The last couple days I’ve been working trying to tweak my computers after installing DSL. Compared to a lot of people I’ve read about, I have had an entirely different problem: the DSL works great, Windows still sucks.
I only had one glitch with my DSL install. The technician who modified the phone line also managed to turn off one of my voice lines, which took a couple of days to get repaired. That was it. The actual DSL installation went without a hitch. Hooked the modem up, installed the software, did a few reboots and wow — the speed on this thing is incredible.

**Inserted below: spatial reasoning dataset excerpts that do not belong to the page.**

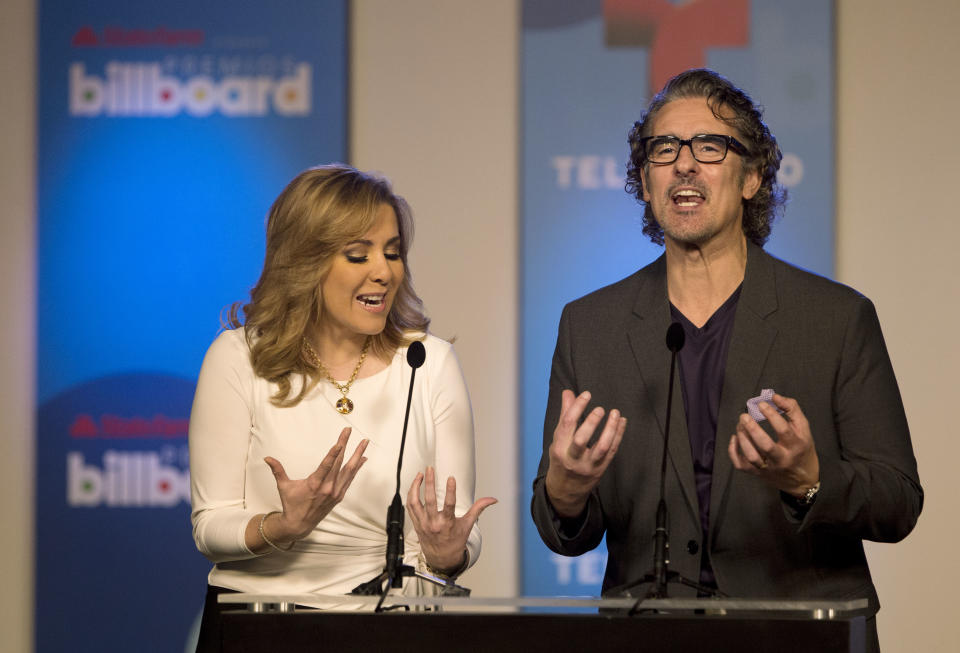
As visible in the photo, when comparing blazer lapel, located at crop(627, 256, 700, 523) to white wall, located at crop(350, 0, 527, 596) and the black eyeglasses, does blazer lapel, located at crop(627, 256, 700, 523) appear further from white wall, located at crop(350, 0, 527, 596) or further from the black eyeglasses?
white wall, located at crop(350, 0, 527, 596)

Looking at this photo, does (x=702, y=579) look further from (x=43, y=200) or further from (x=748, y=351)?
(x=43, y=200)

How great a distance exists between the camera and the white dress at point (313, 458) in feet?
8.00

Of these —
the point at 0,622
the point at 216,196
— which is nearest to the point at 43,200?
the point at 216,196

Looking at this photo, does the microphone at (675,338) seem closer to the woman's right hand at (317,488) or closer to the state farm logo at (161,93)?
the woman's right hand at (317,488)

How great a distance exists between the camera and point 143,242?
441 centimetres

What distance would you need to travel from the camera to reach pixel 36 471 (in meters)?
4.40

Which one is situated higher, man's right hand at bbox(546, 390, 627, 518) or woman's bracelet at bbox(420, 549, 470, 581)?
man's right hand at bbox(546, 390, 627, 518)

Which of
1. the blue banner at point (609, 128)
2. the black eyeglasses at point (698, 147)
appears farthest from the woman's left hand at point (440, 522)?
the blue banner at point (609, 128)

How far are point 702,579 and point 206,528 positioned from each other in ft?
3.52

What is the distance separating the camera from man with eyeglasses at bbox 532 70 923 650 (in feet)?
6.76

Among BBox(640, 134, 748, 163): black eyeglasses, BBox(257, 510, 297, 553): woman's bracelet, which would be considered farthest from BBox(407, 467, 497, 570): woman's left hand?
→ BBox(640, 134, 748, 163): black eyeglasses

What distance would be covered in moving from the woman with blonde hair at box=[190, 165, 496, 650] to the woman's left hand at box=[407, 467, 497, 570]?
42mm

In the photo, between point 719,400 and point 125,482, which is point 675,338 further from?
point 125,482

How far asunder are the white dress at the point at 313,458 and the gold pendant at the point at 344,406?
0.04ft
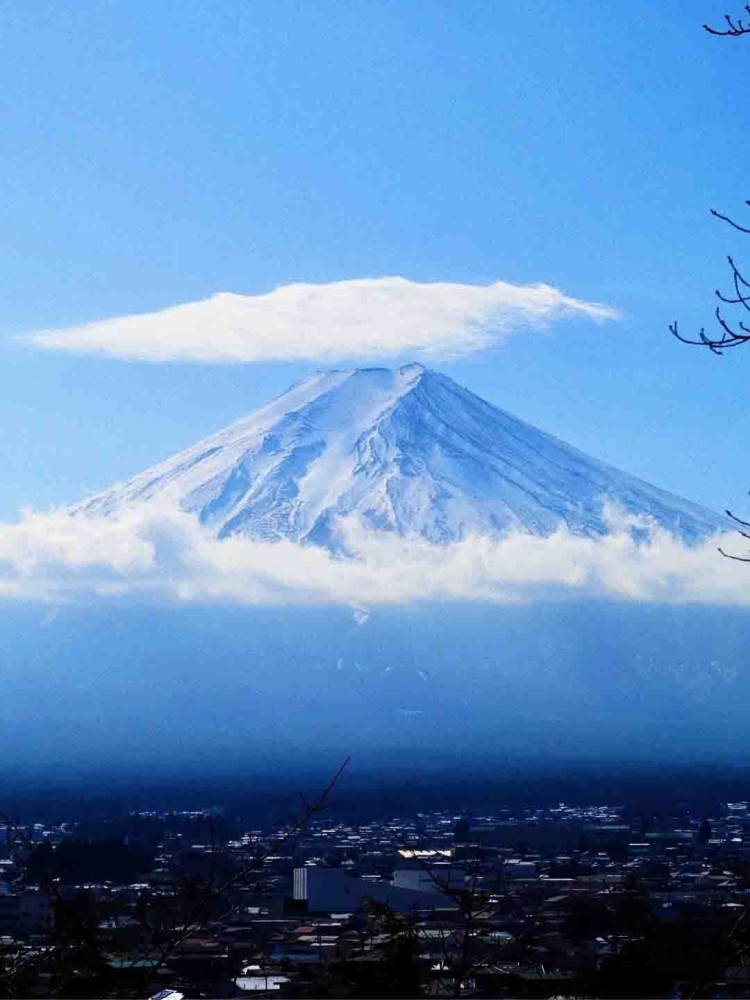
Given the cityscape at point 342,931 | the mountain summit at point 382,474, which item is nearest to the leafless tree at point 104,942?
the cityscape at point 342,931

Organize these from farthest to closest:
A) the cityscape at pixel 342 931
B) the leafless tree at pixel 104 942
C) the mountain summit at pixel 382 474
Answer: the mountain summit at pixel 382 474 < the cityscape at pixel 342 931 < the leafless tree at pixel 104 942

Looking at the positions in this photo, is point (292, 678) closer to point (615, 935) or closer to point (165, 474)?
point (165, 474)

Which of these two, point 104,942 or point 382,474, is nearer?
point 104,942

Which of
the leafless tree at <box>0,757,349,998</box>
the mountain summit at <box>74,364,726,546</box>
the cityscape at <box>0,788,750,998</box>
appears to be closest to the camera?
the leafless tree at <box>0,757,349,998</box>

It’s significantly faster than even my high speed access at work (probably because there’s only one user instead of several thousand sharing a bunch of T1 lines).
The problem I’m having is sharing the connection over my LAN — actually the install pretty much rendered my entire LAN inoperable.

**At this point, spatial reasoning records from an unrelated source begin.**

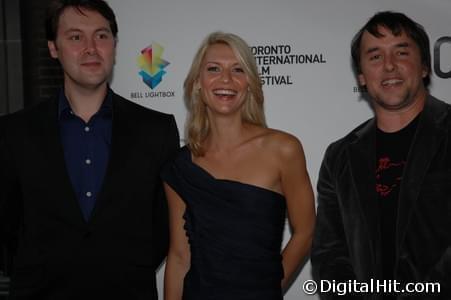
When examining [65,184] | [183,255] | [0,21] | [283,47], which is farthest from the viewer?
[0,21]

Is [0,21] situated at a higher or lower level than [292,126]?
higher

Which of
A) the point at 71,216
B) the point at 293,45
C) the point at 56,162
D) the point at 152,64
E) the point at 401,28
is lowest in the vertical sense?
the point at 71,216

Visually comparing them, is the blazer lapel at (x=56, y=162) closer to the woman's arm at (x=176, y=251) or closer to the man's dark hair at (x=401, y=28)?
the woman's arm at (x=176, y=251)

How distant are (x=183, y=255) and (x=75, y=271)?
55 cm

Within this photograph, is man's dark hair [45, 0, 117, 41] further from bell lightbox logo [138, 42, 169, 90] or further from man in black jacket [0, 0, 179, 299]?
bell lightbox logo [138, 42, 169, 90]

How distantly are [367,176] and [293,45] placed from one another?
1609 millimetres

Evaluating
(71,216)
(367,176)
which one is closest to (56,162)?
(71,216)

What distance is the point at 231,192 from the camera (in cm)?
269

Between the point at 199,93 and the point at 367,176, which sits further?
the point at 199,93

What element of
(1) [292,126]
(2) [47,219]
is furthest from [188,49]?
(2) [47,219]

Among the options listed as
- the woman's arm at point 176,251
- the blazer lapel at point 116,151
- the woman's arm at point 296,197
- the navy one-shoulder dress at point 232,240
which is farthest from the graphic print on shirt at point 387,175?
the blazer lapel at point 116,151

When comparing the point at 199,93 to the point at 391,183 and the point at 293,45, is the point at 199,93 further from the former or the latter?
the point at 293,45

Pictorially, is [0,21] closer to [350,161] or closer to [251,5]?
[251,5]

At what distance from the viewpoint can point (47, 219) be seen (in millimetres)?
2617
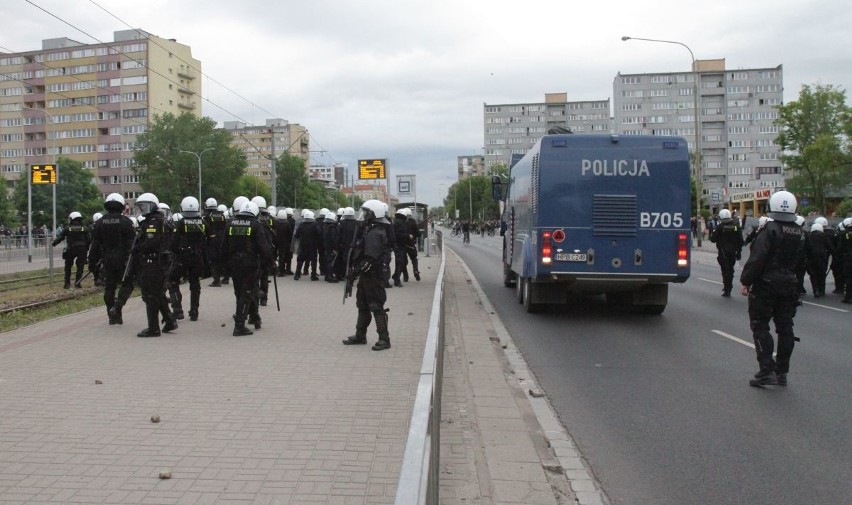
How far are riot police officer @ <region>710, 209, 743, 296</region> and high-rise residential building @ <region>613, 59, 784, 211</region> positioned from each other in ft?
347

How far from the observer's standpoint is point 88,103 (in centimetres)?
9619

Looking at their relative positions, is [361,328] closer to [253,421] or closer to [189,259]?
[253,421]

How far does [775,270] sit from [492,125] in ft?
510

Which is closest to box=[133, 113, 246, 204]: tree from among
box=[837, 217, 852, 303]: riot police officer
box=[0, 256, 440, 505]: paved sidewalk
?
box=[837, 217, 852, 303]: riot police officer

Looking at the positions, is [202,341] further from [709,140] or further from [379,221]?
[709,140]

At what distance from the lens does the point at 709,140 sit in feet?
395

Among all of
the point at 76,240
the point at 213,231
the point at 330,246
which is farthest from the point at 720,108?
the point at 213,231

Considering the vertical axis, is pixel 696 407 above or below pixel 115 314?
below

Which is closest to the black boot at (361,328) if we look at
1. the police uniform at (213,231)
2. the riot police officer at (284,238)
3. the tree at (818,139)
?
the police uniform at (213,231)

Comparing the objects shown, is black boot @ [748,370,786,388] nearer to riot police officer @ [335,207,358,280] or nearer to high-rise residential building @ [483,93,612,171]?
riot police officer @ [335,207,358,280]

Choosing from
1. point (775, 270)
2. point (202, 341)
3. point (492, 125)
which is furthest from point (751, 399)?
point (492, 125)

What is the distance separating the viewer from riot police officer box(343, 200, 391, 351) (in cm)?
872

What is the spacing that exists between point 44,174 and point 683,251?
31.1 meters

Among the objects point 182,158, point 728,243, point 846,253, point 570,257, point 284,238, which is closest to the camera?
point 570,257
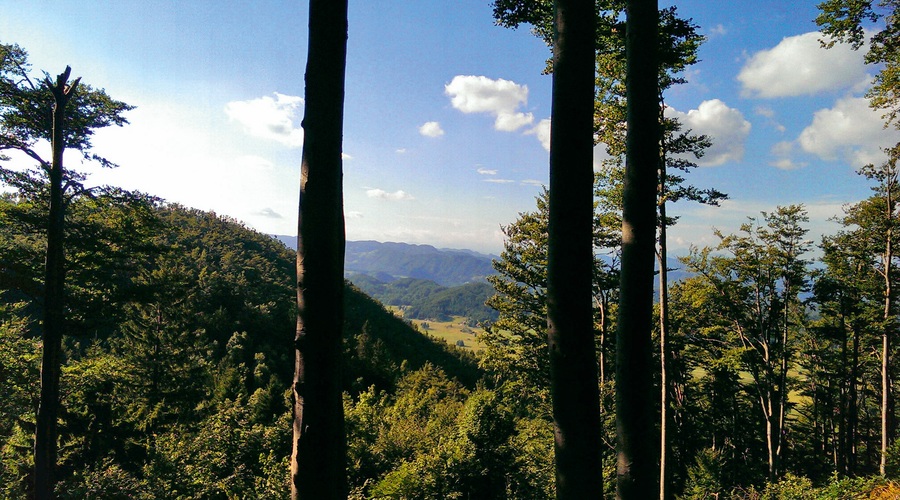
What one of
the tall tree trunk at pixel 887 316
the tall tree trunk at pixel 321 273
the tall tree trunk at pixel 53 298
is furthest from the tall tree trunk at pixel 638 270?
the tall tree trunk at pixel 887 316

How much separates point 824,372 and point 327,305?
2678 centimetres

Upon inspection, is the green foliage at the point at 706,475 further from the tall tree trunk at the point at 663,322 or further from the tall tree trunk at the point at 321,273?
the tall tree trunk at the point at 321,273

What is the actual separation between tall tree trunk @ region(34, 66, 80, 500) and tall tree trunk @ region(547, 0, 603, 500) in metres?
10.0

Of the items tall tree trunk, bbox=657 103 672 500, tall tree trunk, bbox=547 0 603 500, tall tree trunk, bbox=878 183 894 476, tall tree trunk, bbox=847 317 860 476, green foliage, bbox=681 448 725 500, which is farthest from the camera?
tall tree trunk, bbox=847 317 860 476

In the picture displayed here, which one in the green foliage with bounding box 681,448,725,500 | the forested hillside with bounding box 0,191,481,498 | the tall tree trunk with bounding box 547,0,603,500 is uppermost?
the tall tree trunk with bounding box 547,0,603,500

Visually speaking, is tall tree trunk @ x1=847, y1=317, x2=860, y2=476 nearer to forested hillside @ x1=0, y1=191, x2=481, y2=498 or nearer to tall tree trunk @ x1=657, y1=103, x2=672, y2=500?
tall tree trunk @ x1=657, y1=103, x2=672, y2=500

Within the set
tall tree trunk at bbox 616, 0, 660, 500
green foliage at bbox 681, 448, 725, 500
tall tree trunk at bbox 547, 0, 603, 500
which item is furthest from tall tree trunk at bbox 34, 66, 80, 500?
green foliage at bbox 681, 448, 725, 500

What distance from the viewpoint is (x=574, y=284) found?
6.84 feet

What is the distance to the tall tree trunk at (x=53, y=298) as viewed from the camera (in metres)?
7.40

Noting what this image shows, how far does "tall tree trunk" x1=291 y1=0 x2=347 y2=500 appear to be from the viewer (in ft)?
6.25

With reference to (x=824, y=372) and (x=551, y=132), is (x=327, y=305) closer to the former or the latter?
(x=551, y=132)

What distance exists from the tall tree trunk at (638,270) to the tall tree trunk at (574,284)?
646mm

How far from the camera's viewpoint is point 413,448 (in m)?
13.8

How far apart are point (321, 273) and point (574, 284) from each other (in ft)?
4.44
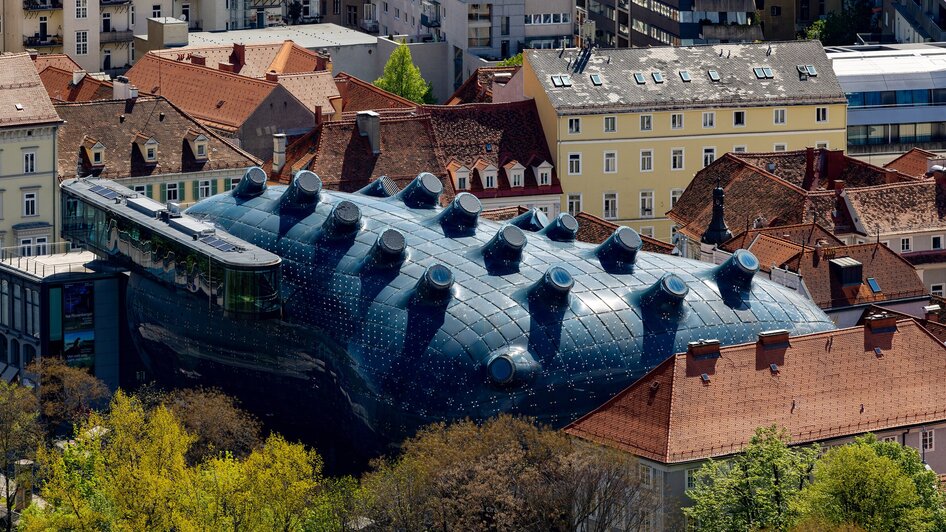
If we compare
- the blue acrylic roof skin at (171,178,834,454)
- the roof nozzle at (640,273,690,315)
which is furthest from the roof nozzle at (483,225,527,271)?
the roof nozzle at (640,273,690,315)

I was going to just plug the DSL output cable into a LinkSys router, but Ameritech got tricky on me. They sent me a USB DSL modem — so rather than having an Ethernet cable going to my computer I have a USB cable. Which is kind of stupid since the USB bandwidth is so limited. It works great on the computer I’ve got it installed in, but only because that computer doesn’t have any other USB devices (I’d probably return it and insist on a different modem if I weren’t leaving in a year or so anyway — too much hassle for the short time left here).

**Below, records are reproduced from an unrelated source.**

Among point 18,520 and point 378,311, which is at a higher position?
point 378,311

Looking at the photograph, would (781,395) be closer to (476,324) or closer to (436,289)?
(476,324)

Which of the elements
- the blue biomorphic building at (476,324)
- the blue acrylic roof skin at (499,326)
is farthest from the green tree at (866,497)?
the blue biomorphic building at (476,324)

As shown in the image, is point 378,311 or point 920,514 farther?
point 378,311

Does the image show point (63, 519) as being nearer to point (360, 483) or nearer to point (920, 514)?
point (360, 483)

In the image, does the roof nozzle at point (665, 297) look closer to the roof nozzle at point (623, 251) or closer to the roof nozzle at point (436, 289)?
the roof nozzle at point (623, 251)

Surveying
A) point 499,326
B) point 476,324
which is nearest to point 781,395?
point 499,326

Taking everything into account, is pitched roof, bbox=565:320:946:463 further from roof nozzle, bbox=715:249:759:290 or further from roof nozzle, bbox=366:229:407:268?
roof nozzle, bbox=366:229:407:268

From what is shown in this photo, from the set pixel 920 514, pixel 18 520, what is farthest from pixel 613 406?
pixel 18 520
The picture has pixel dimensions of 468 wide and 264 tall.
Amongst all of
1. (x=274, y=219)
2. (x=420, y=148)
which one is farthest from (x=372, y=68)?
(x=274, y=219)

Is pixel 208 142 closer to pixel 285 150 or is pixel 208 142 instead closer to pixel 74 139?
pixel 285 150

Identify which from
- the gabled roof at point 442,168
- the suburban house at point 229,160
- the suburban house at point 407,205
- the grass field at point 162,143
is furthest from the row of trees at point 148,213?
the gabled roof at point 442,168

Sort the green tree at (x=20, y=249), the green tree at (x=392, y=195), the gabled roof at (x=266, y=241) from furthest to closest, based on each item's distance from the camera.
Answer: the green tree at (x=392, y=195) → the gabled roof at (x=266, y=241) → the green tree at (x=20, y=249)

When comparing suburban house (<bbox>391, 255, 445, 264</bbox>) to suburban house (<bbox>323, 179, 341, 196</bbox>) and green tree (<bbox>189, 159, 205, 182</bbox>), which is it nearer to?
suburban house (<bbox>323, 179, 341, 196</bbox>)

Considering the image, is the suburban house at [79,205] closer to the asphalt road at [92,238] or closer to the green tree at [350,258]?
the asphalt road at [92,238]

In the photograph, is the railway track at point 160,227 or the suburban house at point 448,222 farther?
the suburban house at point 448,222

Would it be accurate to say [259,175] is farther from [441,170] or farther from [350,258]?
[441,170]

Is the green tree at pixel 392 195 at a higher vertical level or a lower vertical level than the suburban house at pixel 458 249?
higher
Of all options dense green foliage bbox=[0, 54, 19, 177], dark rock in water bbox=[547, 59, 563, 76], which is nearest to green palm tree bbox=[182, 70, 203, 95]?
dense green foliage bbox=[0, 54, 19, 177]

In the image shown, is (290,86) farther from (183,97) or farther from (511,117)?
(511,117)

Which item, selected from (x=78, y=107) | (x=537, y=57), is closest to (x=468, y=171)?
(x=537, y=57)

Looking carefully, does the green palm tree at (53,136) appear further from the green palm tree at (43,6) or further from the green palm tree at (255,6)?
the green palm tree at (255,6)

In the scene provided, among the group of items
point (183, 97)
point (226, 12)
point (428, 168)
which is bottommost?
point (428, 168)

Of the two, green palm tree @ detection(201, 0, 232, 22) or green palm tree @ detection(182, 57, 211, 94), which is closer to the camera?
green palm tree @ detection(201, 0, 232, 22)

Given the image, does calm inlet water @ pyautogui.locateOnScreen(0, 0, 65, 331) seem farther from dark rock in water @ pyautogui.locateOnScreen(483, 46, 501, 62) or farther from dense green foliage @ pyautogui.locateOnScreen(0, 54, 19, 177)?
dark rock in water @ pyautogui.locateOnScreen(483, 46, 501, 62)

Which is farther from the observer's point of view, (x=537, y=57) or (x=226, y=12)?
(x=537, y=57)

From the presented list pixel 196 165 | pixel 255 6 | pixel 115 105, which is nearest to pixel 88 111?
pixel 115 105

Since a hardware solution isn’t an option, I was trying to configure Windows to handle both the PPP Over Ethernet protocol that the DSL modem uses while still getting the file/print sharing to work. What a pain. Ameritech doesn’t want me to do to this (though it’s not strictly forbidden in my TOS), so they have no helpful hints. I’ve read stuff online from people who have the same modem who have gotten it to work over a LAN but it involves digging deep into Windows networking features, which I’ve never understood very well.